Lick Infrared Camera User's Guide

Reduction Technqiues

A Suggested Reduction Sequence

The usual goal of the reduction process is the removal of dark current, cosmetic defects, pixel-to-pixel response variations, and sky contribution from individual images. Targets may be photometrically calibrated. Finally, individual images are combined. Most reduction strategies suggested by various `experts' for the treatment of near-IR array data follow the same general theme as the one presented below.
  1. Dark Subtraction A master dark frame is created by averaging a number of dark frames of a given exposure time. Dark frames may be scaled with caution, remembering not to scale the bias if it is present. The master dark frame is subtracted from all source and calibration frames with the same exposure time.
  2. Bias Subtraction If baseline subtraction was disabled (default condition for LIRC-II), dark frames will have included the ADC bias, and it will be automatically removed in step one, above. Separate bias subtraction may be done, using a master bias frame made by averaging a series of `zero' second darks. If baseline subtraction was enabled, the bias will have been removed from the raw frames at the time they were made.
  3. Removing Cosmetic Defects Hot or dead pixels should now be removed from both sky and source frames. If allowed to remain, spurious counts in bad pixels may affect the flat-field renormalization. The customary procedure is to interpolate over bad pixels. A .i.bad pixel map; can be generated from a single suitable sky frame at the beginning of the data reduction.
  4. Flat-fielding Flat field frames, be they twilight or night-sky frames, are averaged, using a median filtering or sigma clipping algorithm to remove any stars. It is assumed here that individual images, or sets of images, were offset from one another, so that the same star falls on different pixels in different frames. Each source frame is divided by the flat-field, and renormalized by multiplying by the mean of the flat-field frame.
  5. Sky Subtraction Master sky frames are made for each observation by averaging and filtering its associated set of sky frames. The master frame is then subtracted from each source frame. Bear in mind that in many cases, source frames, taken at slightly different positions, can serve as one another's sky frames.
  6. Coaddition The individual, reduced source frames are now combined, registering them as necessary, to create a final source frame with the best possible signal to noise. The use of a clipping algorithm here will eliminate cosmic ray events.
  7. Flux Calibration For absolute photometric work, the standard-star frames are reduced exactly like source frames. The data are then calibrated using the known standard star magnitudes and converting them to observed counts as in visual photometry.

Quick Looks

The foregoing reduction recipes are not suited for quick looks at new images while at the telescope. Simply subtracting a raw sky frame from a raw image frame of the same exposure time provides an adequate first look. Where the signal-to-noise in individual images is low, it may be necessary to coadd and average a series of sky-subtracted, co-aligned frames.

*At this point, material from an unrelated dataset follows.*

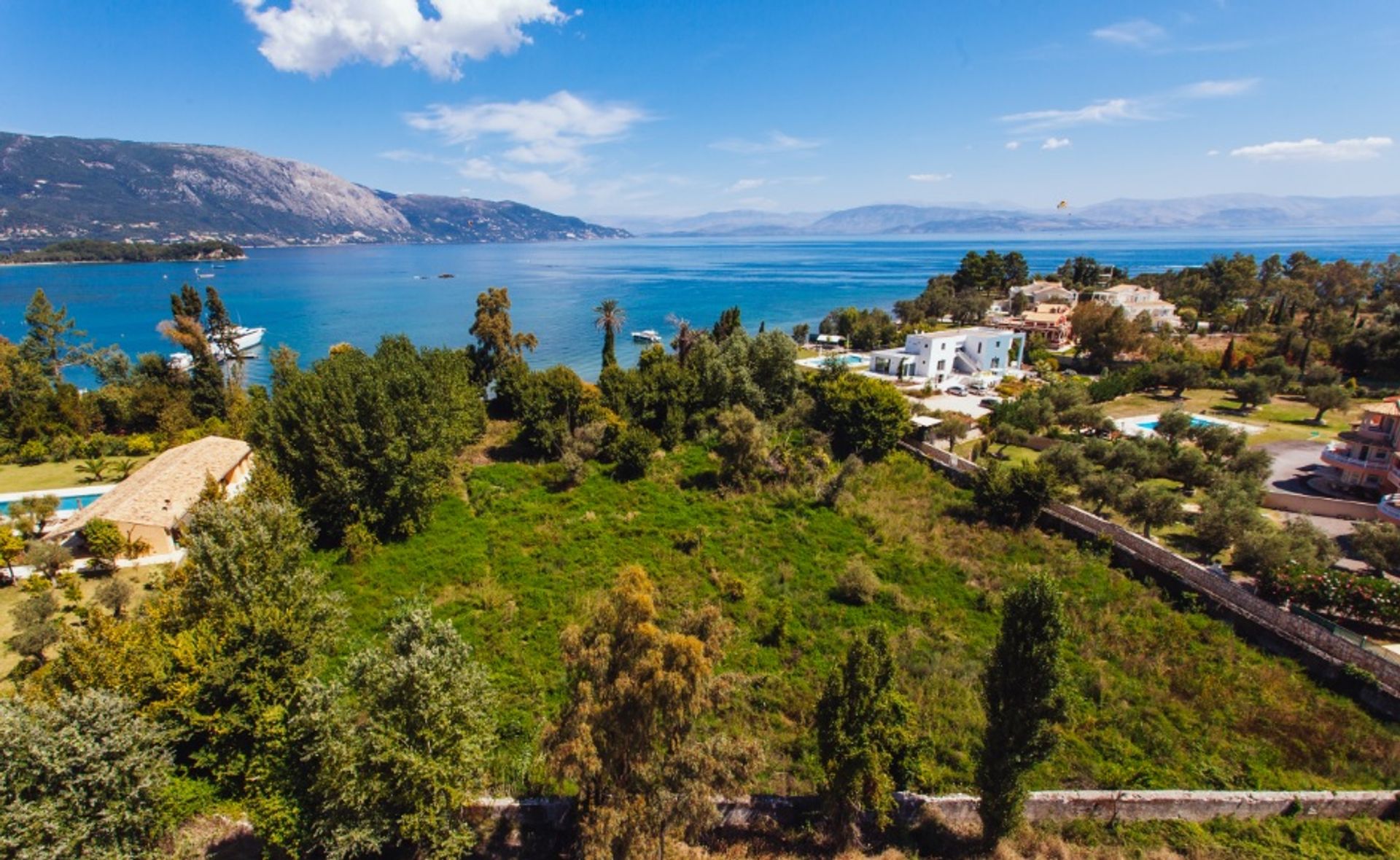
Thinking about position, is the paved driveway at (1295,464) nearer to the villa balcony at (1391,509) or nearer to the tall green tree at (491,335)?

Lirctop provides a sky-subtraction procedure under its `quick-reductions' option.

Registering Images

A single image in its final form is usually the sum of a number of reduced source frames. Source frames are likely to be offset from one another due to small errors in telescope tracking, deliberate offsets, or mosaicing to cover regions of sky larger than the detector format. Images must be properly registered when being coadded or fitted into a mosaic.

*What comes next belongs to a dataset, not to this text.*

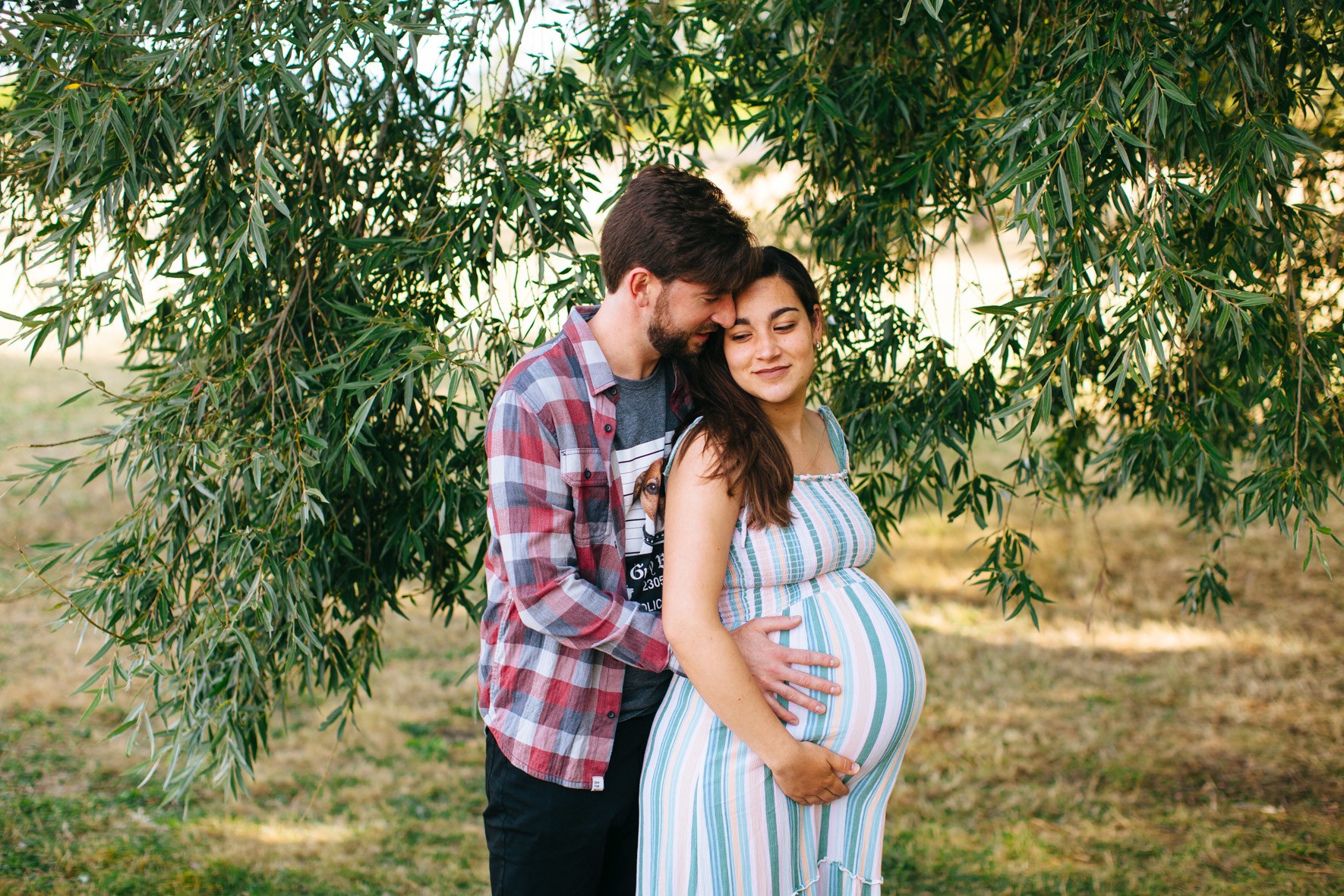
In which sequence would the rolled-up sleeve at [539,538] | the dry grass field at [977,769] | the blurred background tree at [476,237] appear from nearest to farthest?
the rolled-up sleeve at [539,538] → the blurred background tree at [476,237] → the dry grass field at [977,769]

One or more bright point sources, common to adjacent frames, serve well as registration marks. Frames without such reference points must be registered on the basis of telescope coordinates. It is therefore critical to have accurate records of the telescope's position for each offset. Note that the FITS header includes the telescope position at the time of the observation, so long as `telco access' is enabled in the data-taker. While absolute positions recorded in this way are only as good as the pointing calibration of the telescope, relative positions within a limited field are quite accurate.